In recent months, interaction with cashiers, service employees, and essential workers have been the only source of human contact for many. Our socialization occurs online or over the phone, and most of our work is done in our bedrooms or at kitchen tables.
For seniors especially, loneliness and isolation can be an issue. Those living at home alone in fear of the virus have missed out on interaction with their friends, children, and grandchildren. Without the usual sources of uplifting interaction or entertainment available, an essential trip to the grocery store can be a highlight of one’s day.
Recently, a teenager working at Kroger in Covington, Kentucky, demonstrated how fundamental retail employees can be. 18-year-old Teo Jordan was working as a bagger at the Kroger checkout counter when he noticed an older man who was short on funds. As the cashier asked the man to put items back, Jordan went above and beyond his job description and jumped into action.
Jordan decided to give the senior citizen all the money he had in his pocket.
“I saw that he didn’t have enough money for all the groceries he wanted…so I just thought in my head, I’ll just give him this $35 so he can have all the food that he wants,” Jordan said.
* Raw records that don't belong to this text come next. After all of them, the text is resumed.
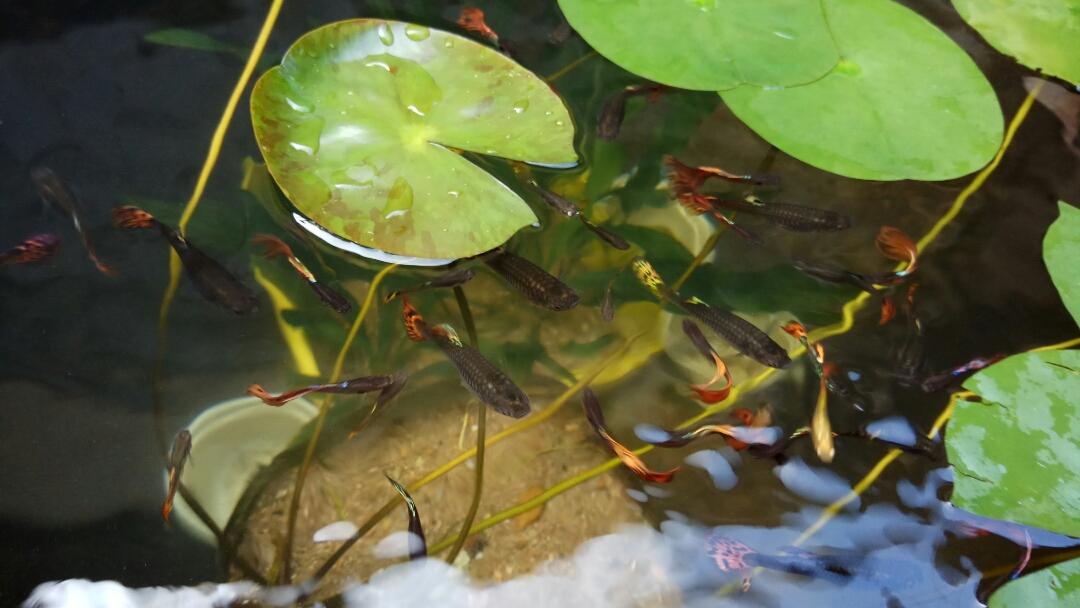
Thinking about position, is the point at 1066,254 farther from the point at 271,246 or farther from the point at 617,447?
the point at 271,246

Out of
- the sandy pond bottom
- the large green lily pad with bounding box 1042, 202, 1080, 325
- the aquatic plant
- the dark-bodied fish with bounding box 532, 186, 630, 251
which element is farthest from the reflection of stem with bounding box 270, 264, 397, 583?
the large green lily pad with bounding box 1042, 202, 1080, 325

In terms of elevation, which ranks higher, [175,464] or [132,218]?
[132,218]

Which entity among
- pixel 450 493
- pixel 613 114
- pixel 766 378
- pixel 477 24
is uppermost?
pixel 477 24

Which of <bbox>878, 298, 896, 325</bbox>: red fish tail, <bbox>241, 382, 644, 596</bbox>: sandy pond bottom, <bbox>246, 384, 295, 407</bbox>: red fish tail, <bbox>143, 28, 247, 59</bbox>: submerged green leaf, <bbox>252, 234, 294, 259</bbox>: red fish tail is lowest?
<bbox>241, 382, 644, 596</bbox>: sandy pond bottom

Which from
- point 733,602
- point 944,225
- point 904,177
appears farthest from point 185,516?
point 944,225

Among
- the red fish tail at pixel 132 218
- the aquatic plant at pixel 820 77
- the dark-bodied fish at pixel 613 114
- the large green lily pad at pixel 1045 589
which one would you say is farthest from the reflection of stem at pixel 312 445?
the large green lily pad at pixel 1045 589

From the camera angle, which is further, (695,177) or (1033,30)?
(1033,30)

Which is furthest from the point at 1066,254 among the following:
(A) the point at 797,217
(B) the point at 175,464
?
(B) the point at 175,464

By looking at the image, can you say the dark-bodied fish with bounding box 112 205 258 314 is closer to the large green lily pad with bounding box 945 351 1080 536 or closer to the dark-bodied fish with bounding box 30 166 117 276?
the dark-bodied fish with bounding box 30 166 117 276
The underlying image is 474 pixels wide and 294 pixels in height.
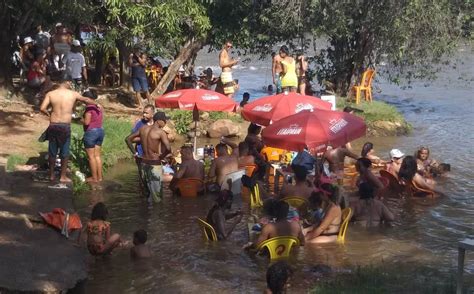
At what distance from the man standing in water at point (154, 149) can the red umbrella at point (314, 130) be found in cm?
162

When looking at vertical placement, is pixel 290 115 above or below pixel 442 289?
above

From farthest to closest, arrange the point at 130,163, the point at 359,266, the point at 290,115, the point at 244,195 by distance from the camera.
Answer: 1. the point at 130,163
2. the point at 244,195
3. the point at 290,115
4. the point at 359,266

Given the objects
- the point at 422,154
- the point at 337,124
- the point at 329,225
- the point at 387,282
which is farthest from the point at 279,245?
the point at 422,154

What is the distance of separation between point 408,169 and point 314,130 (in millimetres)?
2588

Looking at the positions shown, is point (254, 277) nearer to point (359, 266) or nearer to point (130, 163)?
point (359, 266)

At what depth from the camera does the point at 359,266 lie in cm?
842

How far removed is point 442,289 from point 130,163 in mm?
8751

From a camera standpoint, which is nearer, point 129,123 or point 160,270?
point 160,270

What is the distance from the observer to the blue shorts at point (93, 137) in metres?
12.0

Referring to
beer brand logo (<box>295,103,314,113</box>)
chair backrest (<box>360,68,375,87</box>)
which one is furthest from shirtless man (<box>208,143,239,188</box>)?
chair backrest (<box>360,68,375,87</box>)

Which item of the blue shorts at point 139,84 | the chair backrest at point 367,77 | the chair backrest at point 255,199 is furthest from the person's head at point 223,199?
the chair backrest at point 367,77

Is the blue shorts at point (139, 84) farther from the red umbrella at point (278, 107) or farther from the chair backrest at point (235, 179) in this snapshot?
the chair backrest at point (235, 179)

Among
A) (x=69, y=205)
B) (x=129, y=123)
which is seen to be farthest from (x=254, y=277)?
(x=129, y=123)

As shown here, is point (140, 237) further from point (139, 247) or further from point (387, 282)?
point (387, 282)
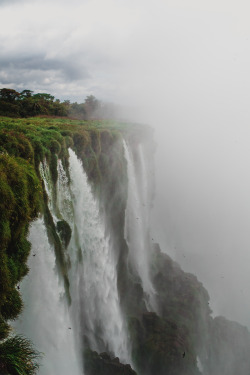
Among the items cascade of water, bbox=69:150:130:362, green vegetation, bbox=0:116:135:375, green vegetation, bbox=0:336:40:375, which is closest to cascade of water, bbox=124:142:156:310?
cascade of water, bbox=69:150:130:362

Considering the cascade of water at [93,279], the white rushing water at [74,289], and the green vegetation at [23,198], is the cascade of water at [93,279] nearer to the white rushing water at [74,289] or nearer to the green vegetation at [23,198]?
the white rushing water at [74,289]

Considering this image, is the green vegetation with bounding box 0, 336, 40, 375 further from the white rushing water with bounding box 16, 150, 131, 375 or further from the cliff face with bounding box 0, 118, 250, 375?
the white rushing water with bounding box 16, 150, 131, 375

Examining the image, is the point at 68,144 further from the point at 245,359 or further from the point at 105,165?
the point at 245,359

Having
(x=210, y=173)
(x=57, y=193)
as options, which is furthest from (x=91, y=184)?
(x=210, y=173)

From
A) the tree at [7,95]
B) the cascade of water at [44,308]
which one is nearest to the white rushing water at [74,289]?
the cascade of water at [44,308]

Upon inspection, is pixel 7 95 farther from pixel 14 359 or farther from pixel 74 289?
pixel 14 359

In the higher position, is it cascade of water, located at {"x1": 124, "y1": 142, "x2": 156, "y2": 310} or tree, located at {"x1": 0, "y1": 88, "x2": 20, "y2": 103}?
tree, located at {"x1": 0, "y1": 88, "x2": 20, "y2": 103}
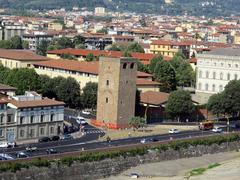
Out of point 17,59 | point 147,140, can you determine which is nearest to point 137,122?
point 147,140

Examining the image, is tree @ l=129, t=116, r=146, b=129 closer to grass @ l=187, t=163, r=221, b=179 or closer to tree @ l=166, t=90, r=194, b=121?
tree @ l=166, t=90, r=194, b=121

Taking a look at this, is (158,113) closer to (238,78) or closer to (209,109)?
(209,109)

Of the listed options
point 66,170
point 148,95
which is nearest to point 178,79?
point 148,95

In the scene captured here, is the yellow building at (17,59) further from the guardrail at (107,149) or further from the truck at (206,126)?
the guardrail at (107,149)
Though Teo Jordan was working at Kroger to save up to buy a car, in that moment his savings were the last thing on his mind. He saw a man in need, and in an act of selflessness, decided to help him.
Jordan’s random act of kindness may have seemed small to onlookers, but his donation could have provided the senior with a few more meals to get him through the week – until his next check came in – and it might have kept him from ever being hungry.
With many spheres of public life all but shut down, essential workers have become main characters in our personal worlds. A kind exchange with a pharmacist, barista, or cashier can change the course of our days. With his compassionate act, Jordan proved that helping those in our communities – even strangers – can have benefits beyond measure. Not only does helping others in these difficult times show the power of the human spirit, it can uplift us too.
Since Jordan’s story hit the local news, he has been receiving tons of praise and attention. However, Jordan doesn’t feel he needs the recognition. The heartwarming feeling of helping someone out was rewarding enough.
“Treat people how you want to be treated,” said Jordan, in conclusion. “Always help out people who need it.”